--- QUESTIONS ---
1. Print the passage of the cancer stem cell article that runs from "Stem cells are" down to "replenish damaged tissue.".
2. Answer these questions about the cancer stem cell article:
(a) In which journals were the three papers published?
(b) On what animals were all the studies conducted?
(c) According to Snippert, what do the stem cells in tumors act as?
3. Go on with the cancer stem cell article, starting after its final sentence.

Stem cells appear to be the source of new tumor growth after chemotherapy, say scientists.
The discovery should lead to new drugs targeting stem cells that cause tumours to reappear after cancer therapy, the teams argued in three scientific papers published simultaneously in the journals Nature and Science.
"The hypothesis (that cancer stem cells exist) has been around now for some time. Hopefully these three papers now make an end to the discussion," Dutch researcher Hugo Snippert told AFP.
All the studies were conducted on lab mice.
Some experts have maintained that tumours are comprised of masses of cancer cells that are all the same, and all dividing.
But Snippert said the latest papers clearly show a hierarchy of cells in tumours, with different functions -- including stem cells that act as cancer cell factories.
Stem cells are infant cells that develop into specialised tissues of the body, touted by medicine as a future source from which to replenish damaged tissue.

[Source data]
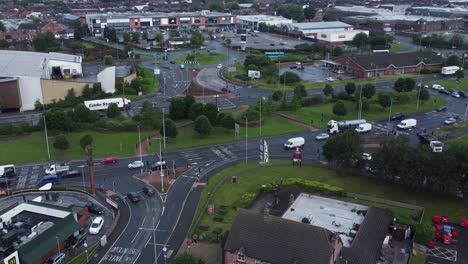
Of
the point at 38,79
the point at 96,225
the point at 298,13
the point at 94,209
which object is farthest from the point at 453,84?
the point at 298,13

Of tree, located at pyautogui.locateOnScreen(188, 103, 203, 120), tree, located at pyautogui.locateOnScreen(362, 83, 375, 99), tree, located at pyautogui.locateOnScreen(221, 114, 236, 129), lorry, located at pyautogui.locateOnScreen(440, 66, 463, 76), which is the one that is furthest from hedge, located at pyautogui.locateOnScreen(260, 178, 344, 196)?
lorry, located at pyautogui.locateOnScreen(440, 66, 463, 76)

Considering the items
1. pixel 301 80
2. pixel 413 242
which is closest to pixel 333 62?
pixel 301 80

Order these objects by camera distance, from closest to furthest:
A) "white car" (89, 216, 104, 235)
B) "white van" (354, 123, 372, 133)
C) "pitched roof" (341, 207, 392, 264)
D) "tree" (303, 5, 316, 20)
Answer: "pitched roof" (341, 207, 392, 264)
"white car" (89, 216, 104, 235)
"white van" (354, 123, 372, 133)
"tree" (303, 5, 316, 20)

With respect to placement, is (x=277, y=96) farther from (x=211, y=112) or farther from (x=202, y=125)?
(x=202, y=125)

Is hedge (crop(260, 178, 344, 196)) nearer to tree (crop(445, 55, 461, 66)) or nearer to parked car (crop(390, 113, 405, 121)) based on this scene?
parked car (crop(390, 113, 405, 121))

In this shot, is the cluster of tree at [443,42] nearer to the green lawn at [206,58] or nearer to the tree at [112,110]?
the green lawn at [206,58]

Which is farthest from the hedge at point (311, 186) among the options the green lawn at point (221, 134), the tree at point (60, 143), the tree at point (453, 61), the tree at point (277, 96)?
the tree at point (453, 61)
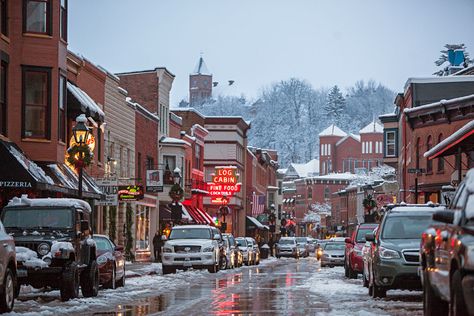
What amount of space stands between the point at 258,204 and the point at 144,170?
5521 cm

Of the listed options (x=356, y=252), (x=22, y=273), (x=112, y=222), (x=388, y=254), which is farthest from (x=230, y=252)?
(x=22, y=273)

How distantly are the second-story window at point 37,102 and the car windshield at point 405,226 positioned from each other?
1498cm

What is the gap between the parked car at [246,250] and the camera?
58.9m

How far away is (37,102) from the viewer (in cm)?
3450

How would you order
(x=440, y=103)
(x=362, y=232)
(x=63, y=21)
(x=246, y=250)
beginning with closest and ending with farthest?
(x=362, y=232) → (x=63, y=21) → (x=246, y=250) → (x=440, y=103)

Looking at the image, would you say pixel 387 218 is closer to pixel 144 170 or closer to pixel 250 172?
pixel 144 170

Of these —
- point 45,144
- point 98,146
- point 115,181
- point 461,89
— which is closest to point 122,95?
point 98,146

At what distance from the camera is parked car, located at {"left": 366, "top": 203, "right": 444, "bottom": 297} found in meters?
21.6

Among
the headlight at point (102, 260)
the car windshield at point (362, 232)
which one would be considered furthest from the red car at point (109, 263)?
the car windshield at point (362, 232)

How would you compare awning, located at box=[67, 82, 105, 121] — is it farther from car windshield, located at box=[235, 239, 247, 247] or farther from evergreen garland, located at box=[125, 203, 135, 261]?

--- ANSWERS BY ITEM ---
1.
Stem cells are infant cells that develop into specialised tissues of the body, touted by medicine as a future source from which to replenish damaged tissue.

2.
(a) Nature and Science
(b) Lab mice
(c) Cancer cell factories

3.
In the case of intestinal cancer, a healthy stem cell mutates to create a "cell of origin" from which a tumour grows, said Snippert. The tumour contains stem cells which then create new cancer cells.
Cancer stem cells must now be targeted for drug research, argued Snippert, a member of the University Medical Center Utrecht research team which focused on intestinal cancer and published its findings in Science.
"Since the cancer stem cells are so similar to normal stem cells, most treatments also harm the normal stem cells," he said.
"That is why it is important now to have a look at cancer stem cells, comparing them to normal stem cells to find the differences."
"This study serves as a proof of principle that in at least some solid tumours functional cancer stem cells exist," researcher Luis Parada of the University of Texas Southwestern Medical Center told AFP.
Also writing in Nature, a separate team in Belgium and the UK found a sub-population of tumour cells with stem-like properties in skin cancer.
"Taken together these reports provide evidence that point towards the existence of cells that may represent cancer stem cells," said a Nature press statement.
Snippert said the latest technology has allowed the scientists to examine tumour cancer growth in as natural a state as possible, unlike earlier studies that involved tumour transplants in lab mice.
The Dutch team was able to breed special mice in which different tumour cells displayed different colours which could then be studied under a microscope.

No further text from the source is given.